Dans "On l'appelle Trinita", chef-d'oeuvre parodique du western spaghetti sorti en France en 1971, Terence Hill ingurgite en un temps record une grande plâtrée d'haricots. Une séquence devenue culte, et pour laquelle l'acteur a fait dans l'authenticité...
On l'appelle Trinita, chef-d'oeuvre de parodie
En France, c'est en 1971 que le public peut découvrir On l'appelle Trinita, pur western spaghetti réalisé par Enzo Barboni avec Terence Hill dans le rôle de Trinita et Bud Spencer dans le rôle de son frère Bambino. L'histoire est simple : un cowboy solitaire, Trinita, réputé très grand tireur, retrouve son frère, Bambino, qui a endossé l'identité d'un shérif. Ensemble, ils vont protéger une communauté de mormons contre des bandits mexicains et un propriétaire terrien cupide.

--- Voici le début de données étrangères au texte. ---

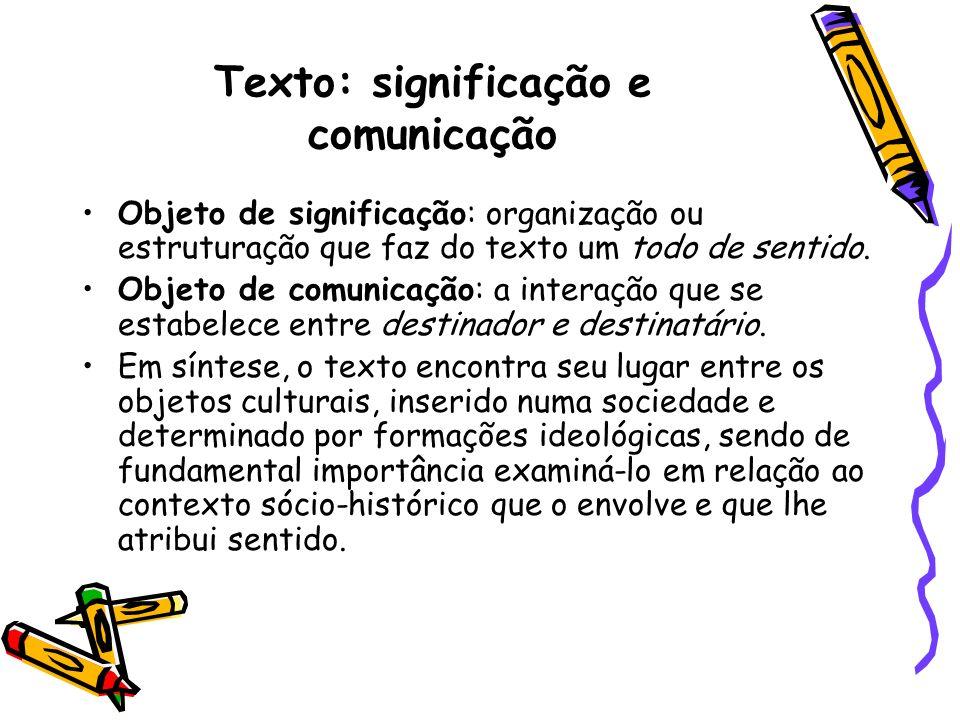 Texto: significação e comunicação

On l'appelle Trinita est un très grand succès du cinéma italien, vrai western mais aussi vraie parodie. Le film réussit avec brio son idée : injecter dans le western une large dose d'humour et de burlesque pour prendre à contrepied le sérieux que l'on trouve par exemple dans les westerns de Sergio Leone. Ainsi, plutôt qu'à des gunfights sanglants, on assiste dans ce film à des combats à mains nues rigolos, où les bandits autrefois taciturnes sont devenus des personnages très loquaces.

Aux côtés de son acolyte Bud Spencer, avec qui il a déjà tourné plusieurs films en Italie, Terence Hill triomphe. On l'appelle Trinita va ainsi durablement marquer son époque, donner lieu à plusieurs suites, et faire du duo Terence Hill - Bud Spencer une association iconique du cinéma mondial des années 70 et 80.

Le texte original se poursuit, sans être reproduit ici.